(Stored items)
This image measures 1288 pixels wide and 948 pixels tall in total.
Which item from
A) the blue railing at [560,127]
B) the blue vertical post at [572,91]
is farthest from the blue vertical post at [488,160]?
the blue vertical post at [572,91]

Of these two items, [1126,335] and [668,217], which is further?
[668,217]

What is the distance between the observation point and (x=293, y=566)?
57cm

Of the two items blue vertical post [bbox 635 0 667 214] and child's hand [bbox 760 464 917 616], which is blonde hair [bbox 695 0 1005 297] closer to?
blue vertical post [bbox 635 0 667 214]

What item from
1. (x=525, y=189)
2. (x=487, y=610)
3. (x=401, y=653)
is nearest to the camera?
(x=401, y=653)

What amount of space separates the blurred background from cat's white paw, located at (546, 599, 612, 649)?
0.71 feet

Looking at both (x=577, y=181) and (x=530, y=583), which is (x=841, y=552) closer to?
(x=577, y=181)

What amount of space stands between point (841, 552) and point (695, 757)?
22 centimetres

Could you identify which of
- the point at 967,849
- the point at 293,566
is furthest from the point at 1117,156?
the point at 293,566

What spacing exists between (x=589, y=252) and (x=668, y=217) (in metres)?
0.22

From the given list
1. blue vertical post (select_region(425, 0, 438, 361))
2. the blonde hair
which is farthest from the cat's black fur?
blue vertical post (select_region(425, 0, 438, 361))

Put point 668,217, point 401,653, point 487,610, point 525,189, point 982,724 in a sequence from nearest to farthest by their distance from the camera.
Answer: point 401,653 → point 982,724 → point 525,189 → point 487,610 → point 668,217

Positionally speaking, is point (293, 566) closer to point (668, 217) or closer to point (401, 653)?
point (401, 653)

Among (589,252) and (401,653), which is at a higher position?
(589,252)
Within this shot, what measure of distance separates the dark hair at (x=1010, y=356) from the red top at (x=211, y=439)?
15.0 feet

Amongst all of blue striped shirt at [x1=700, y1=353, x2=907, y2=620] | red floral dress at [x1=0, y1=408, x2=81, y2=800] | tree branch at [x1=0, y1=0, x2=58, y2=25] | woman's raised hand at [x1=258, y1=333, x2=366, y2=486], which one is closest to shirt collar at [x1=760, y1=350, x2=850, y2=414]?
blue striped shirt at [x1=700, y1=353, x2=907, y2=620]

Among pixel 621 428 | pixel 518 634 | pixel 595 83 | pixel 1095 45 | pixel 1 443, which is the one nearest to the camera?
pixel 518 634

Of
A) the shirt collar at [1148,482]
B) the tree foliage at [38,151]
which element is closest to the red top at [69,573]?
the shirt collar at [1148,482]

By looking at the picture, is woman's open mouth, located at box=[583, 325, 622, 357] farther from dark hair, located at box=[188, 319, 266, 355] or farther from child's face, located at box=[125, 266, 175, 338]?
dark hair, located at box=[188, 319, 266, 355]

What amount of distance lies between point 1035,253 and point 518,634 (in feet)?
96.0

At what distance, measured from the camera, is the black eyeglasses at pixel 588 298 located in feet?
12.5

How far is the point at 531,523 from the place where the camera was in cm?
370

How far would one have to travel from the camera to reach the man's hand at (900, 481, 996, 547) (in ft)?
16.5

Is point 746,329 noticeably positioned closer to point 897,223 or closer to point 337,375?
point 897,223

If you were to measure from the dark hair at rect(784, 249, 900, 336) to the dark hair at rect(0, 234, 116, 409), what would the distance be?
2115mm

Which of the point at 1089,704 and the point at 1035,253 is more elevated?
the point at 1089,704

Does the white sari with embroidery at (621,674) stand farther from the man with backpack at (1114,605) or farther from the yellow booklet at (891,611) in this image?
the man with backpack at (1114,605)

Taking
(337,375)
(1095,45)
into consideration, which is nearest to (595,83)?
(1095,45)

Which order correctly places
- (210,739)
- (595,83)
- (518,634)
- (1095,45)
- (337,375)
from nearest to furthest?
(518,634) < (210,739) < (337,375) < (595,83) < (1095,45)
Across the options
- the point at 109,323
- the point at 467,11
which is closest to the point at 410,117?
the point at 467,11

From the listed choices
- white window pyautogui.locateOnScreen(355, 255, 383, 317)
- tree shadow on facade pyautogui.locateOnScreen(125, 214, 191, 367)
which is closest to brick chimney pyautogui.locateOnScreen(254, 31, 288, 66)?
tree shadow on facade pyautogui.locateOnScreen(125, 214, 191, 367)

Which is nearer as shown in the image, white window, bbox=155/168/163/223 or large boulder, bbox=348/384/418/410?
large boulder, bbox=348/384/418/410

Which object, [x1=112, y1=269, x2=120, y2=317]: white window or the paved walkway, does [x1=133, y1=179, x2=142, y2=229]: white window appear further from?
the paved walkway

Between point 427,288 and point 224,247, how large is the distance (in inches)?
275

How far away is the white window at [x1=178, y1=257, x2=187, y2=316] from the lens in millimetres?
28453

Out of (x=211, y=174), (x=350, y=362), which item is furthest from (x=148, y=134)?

What is being asked - Reproduce all of the rows above, renaming "blonde hair" to "fair hair" wherever it occurs and leaving everything else unchanged.

Output -
This image measures 1288 pixels wide and 948 pixels tall in total.
Which item from
A) the blue railing at [560,127]
B) the blue vertical post at [572,91]
is farthest from the blue vertical post at [488,160]?
the blue vertical post at [572,91]

Of these two items, [1126,335] and [668,217], which is further?
[668,217]

What is the distance between the observation point and (x=293, y=566)?
57cm

Of the two items blue vertical post [bbox 635 0 667 214] and child's hand [bbox 760 464 917 616], which is fair hair [bbox 695 0 1005 297] closer to?
blue vertical post [bbox 635 0 667 214]

What item from
1. (x=525, y=189)
2. (x=487, y=610)
3. (x=401, y=653)
is nearest to the camera?
(x=401, y=653)

What amount of space separates the blurred background from cat's white paw, located at (546, 599, 612, 649)?
0.71 feet

Looking at both (x=577, y=181) and (x=530, y=583), which is (x=841, y=552) closer to?
(x=577, y=181)

What amount of space stands between point (841, 552) and point (695, 757)?
22 centimetres

Could you identify which of
- the point at 967,849
- the point at 293,566
is furthest from the point at 1117,156?
the point at 293,566

What spacing exists between (x=589, y=252) and (x=668, y=217) (in metres)?
0.22

From the given list
1. blue vertical post (select_region(425, 0, 438, 361))
2. the fair hair
which is farthest from the cat's black fur?
blue vertical post (select_region(425, 0, 438, 361))

Put point 668,217, point 401,653, point 487,610, point 525,189, point 982,724 in a sequence from nearest to farthest by their distance from the camera.
Answer: point 401,653 → point 982,724 → point 525,189 → point 487,610 → point 668,217

Positionally speaking, is point (293, 566) closer to point (668, 217) or closer to point (401, 653)?
point (401, 653)

Among (589,252) and (401,653), which is at a higher position?
(589,252)
Within this shot, what measure of distance separates the dark hair at (x=1010, y=356) from the red top at (x=211, y=439)?
15.0 feet

Amongst all of blue striped shirt at [x1=700, y1=353, x2=907, y2=620] | red floral dress at [x1=0, y1=408, x2=81, y2=800] | tree branch at [x1=0, y1=0, x2=58, y2=25] | woman's raised hand at [x1=258, y1=333, x2=366, y2=486], which one is closest to shirt collar at [x1=760, y1=350, x2=850, y2=414]?
blue striped shirt at [x1=700, y1=353, x2=907, y2=620]

Among pixel 621 428 | pixel 518 634 | pixel 595 83 | pixel 1095 45 | pixel 1 443, which is the one nearest to the camera?
pixel 518 634

Of
A) the shirt collar at [1148,482]
B) the tree foliage at [38,151]
which element is closest to the red top at [69,573]?
the shirt collar at [1148,482]

By looking at the picture, is woman's open mouth, located at box=[583, 325, 622, 357] farther from dark hair, located at box=[188, 319, 266, 355] or farther from child's face, located at box=[125, 266, 175, 338]?
dark hair, located at box=[188, 319, 266, 355]

What amount of distance lies between point 1035,253 and point 518,634 (in feet)?
96.0

At what distance, measured from the camera, is the black eyeglasses at pixel 588 298 located in feet?
12.5

How far is the point at 531,523 from the place where the camera was in cm?
370

How far would one have to travel from the camera to reach the man's hand at (900, 481, 996, 547) (in ft)?
16.5

Is point 746,329 noticeably positioned closer to point 897,223 or closer to point 337,375?
point 897,223

If you were to measure from the dark hair at rect(784, 249, 900, 336) to the dark hair at rect(0, 234, 116, 409), what would the distance be?
2115mm

Which of the point at 1089,704 and the point at 1035,253 is more elevated?
the point at 1089,704

Does the white sari with embroidery at (621,674) stand farther from the man with backpack at (1114,605) or farther from the yellow booklet at (891,611) in this image?
the man with backpack at (1114,605)

Taking
(337,375)
(1095,45)
into consideration, which is nearest to (595,83)?
(1095,45)

Which order correctly places
- (210,739)
- (595,83)
- (518,634)
- (1095,45)
- (337,375)
from nearest to furthest?
(518,634) < (210,739) < (337,375) < (595,83) < (1095,45)
Across the options
- the point at 109,323
- the point at 467,11
which is closest to the point at 410,117?
the point at 467,11

From the listed choices
- white window pyautogui.locateOnScreen(355, 255, 383, 317)
- tree shadow on facade pyautogui.locateOnScreen(125, 214, 191, 367)
which is closest to brick chimney pyautogui.locateOnScreen(254, 31, 288, 66)?
tree shadow on facade pyautogui.locateOnScreen(125, 214, 191, 367)

Which is nearer as shown in the image, white window, bbox=155/168/163/223 or large boulder, bbox=348/384/418/410?
large boulder, bbox=348/384/418/410

Which object, [x1=112, y1=269, x2=120, y2=317]: white window or the paved walkway, does [x1=133, y1=179, x2=142, y2=229]: white window appear further from?
the paved walkway

Between point 427,288 and point 224,247, how large is the distance (in inches)?
275

How far away is the white window at [x1=178, y1=257, x2=187, y2=316] from the lens in millimetres?
28453

Out of (x=211, y=174), (x=350, y=362), which item is furthest from (x=148, y=134)?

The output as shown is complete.